Predictions:There is evidence that we be enjoying a little windfall of bigger fluke all along the Rhody shore and early reports from Nantucket are insane so far. Look for the fluke to stay deep for the next couple weeks, 70 to 110 feet, also look for the deeper waters off the Sakonnet River to start giving up more fish. Let’s stay optimistic, it’s definitely better than last year.
Weakfish(1 fish at 16 inches or greater, open all year)
We’ve seen every mode of weakfish possibilities so far in 2021 from the early season surprise, to the early May vanishing act to a week of plenty to another period of disappearance. The best fishing was taking place way up the western shore of the Bay on a few tide-swept points and river mouths. They didn’t return on the new moon so we’re just going to have to hope that they make a resurgence on the full. Something we should be looking for is bycatch by black sea bass anglers. We’re already seeing this in Massachusetts and Connecticut, sometimes weakfish will take jigs and bait intended for sea bass on deep structure. If you’re going to target weakies grab some small paddletail soft plastics like Bass Assassins or Cocahoes in colors like pink, purple, chartreuse or white and thread them onto light jigheads. Target the turns of the tide for your best chance.
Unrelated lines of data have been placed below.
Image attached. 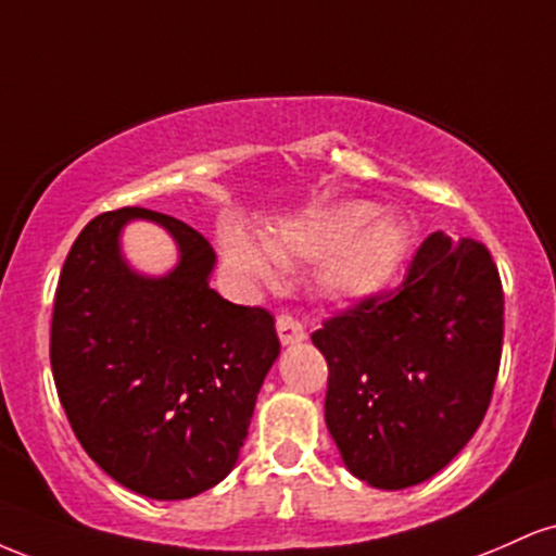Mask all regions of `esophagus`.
<instances>
[{
    "label": "esophagus",
    "instance_id": "34e87169",
    "mask_svg": "<svg viewBox=\"0 0 556 556\" xmlns=\"http://www.w3.org/2000/svg\"><path fill=\"white\" fill-rule=\"evenodd\" d=\"M277 334H279V342H282L285 348H290V344H300L305 340V329L290 316L277 318Z\"/></svg>",
    "mask_w": 556,
    "mask_h": 556
}]
</instances>
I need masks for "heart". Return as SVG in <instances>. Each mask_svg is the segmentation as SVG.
Segmentation results:
<instances>
[{
    "mask_svg": "<svg viewBox=\"0 0 556 556\" xmlns=\"http://www.w3.org/2000/svg\"><path fill=\"white\" fill-rule=\"evenodd\" d=\"M376 211L371 201L331 203L285 222L266 242L225 227L222 258L248 287L277 285L282 277L279 258H324L316 274L318 292L334 303H361L394 282L410 251L407 222L394 212Z\"/></svg>",
    "mask_w": 556,
    "mask_h": 556,
    "instance_id": "b5f03b06",
    "label": "heart"
}]
</instances>
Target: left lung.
Returning a JSON list of instances; mask_svg holds the SVG:
<instances>
[{
    "mask_svg": "<svg viewBox=\"0 0 556 556\" xmlns=\"http://www.w3.org/2000/svg\"><path fill=\"white\" fill-rule=\"evenodd\" d=\"M504 295L481 242L433 232L392 298L311 340L329 363L327 429L348 470L397 491L437 476L481 426L502 358Z\"/></svg>",
    "mask_w": 556,
    "mask_h": 556,
    "instance_id": "1",
    "label": "left lung"
}]
</instances>
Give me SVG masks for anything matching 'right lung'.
<instances>
[{
	"mask_svg": "<svg viewBox=\"0 0 556 556\" xmlns=\"http://www.w3.org/2000/svg\"><path fill=\"white\" fill-rule=\"evenodd\" d=\"M130 220L170 235L169 273L131 269ZM214 264L193 227L132 206L83 227L56 285L52 374L70 426L106 476L149 500H190L225 481L279 358L271 314L212 290Z\"/></svg>",
	"mask_w": 556,
	"mask_h": 556,
	"instance_id": "1",
	"label": "right lung"
}]
</instances>
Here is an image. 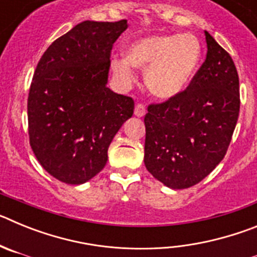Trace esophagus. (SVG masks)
Instances as JSON below:
<instances>
[{"instance_id": "34e87169", "label": "esophagus", "mask_w": 257, "mask_h": 257, "mask_svg": "<svg viewBox=\"0 0 257 257\" xmlns=\"http://www.w3.org/2000/svg\"><path fill=\"white\" fill-rule=\"evenodd\" d=\"M134 114L136 117H144L145 115V106L143 104H136L135 110H134Z\"/></svg>"}]
</instances>
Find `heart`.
<instances>
[{
  "label": "heart",
  "mask_w": 257,
  "mask_h": 257,
  "mask_svg": "<svg viewBox=\"0 0 257 257\" xmlns=\"http://www.w3.org/2000/svg\"><path fill=\"white\" fill-rule=\"evenodd\" d=\"M201 58V42L193 35H152L133 41L124 50V58L113 59L112 69L124 83L135 81L133 66L145 70L149 91L170 100L189 86Z\"/></svg>",
  "instance_id": "obj_1"
}]
</instances>
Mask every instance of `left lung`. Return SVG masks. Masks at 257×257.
<instances>
[{"mask_svg":"<svg viewBox=\"0 0 257 257\" xmlns=\"http://www.w3.org/2000/svg\"><path fill=\"white\" fill-rule=\"evenodd\" d=\"M205 63L180 95L145 114V167L171 189L198 184L225 157L239 114V79L228 52L205 32Z\"/></svg>","mask_w":257,"mask_h":257,"instance_id":"obj_1","label":"left lung"}]
</instances>
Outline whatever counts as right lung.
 <instances>
[{"instance_id":"obj_1","label":"right lung","mask_w":257,"mask_h":257,"mask_svg":"<svg viewBox=\"0 0 257 257\" xmlns=\"http://www.w3.org/2000/svg\"><path fill=\"white\" fill-rule=\"evenodd\" d=\"M127 27V20H85L38 61L28 96L29 143L63 183L79 185L99 174L113 138L133 117V99L106 87L113 44Z\"/></svg>"}]
</instances>
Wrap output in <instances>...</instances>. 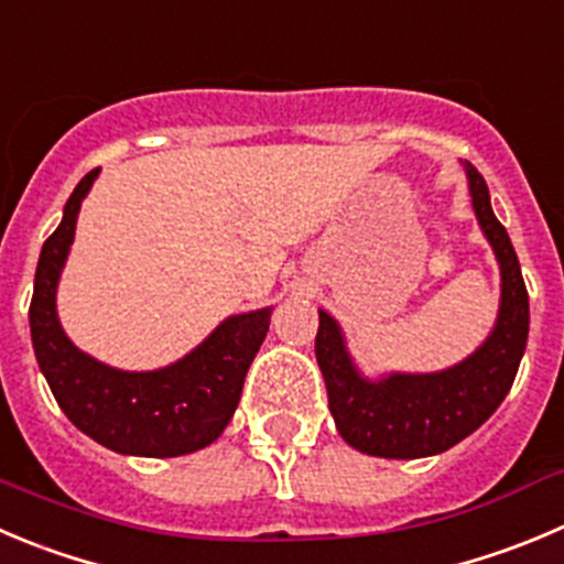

Predictions:It’s hard to even formulate a single sentence predicting these historically unpredictable fish. I have a feeling they will not show up again in the bay estuaries, but I do think they will move onto the nearshore ledges and will show up in bottom fishing catches soon.
Black Sea Bass (current season 6/24 to 8/31 3 fish per angler at a minimum size of 15 inches)
Before we dive in I want to say sea bass season is NOT YET OPEN in Rhody. It will open on June 24th, but it seemed like a good idea to mention that the open seasons in Massachusetts and Connecticut seem to indicate that our local season should open up to a hot bite right off the bat. One of the more popular methods this year has been rigging a Game On Exo Jig backwards (move the hook to the line tie and tie your line where the hook used to be).
Predictions: As alluded to above, all signs point to a red hot start to Rhode Island sea-bassing. The ledges in the mouth of the Sakonnet River all always a good bet, the Windmills will have them and there are plenty to be had in the East Passage as well.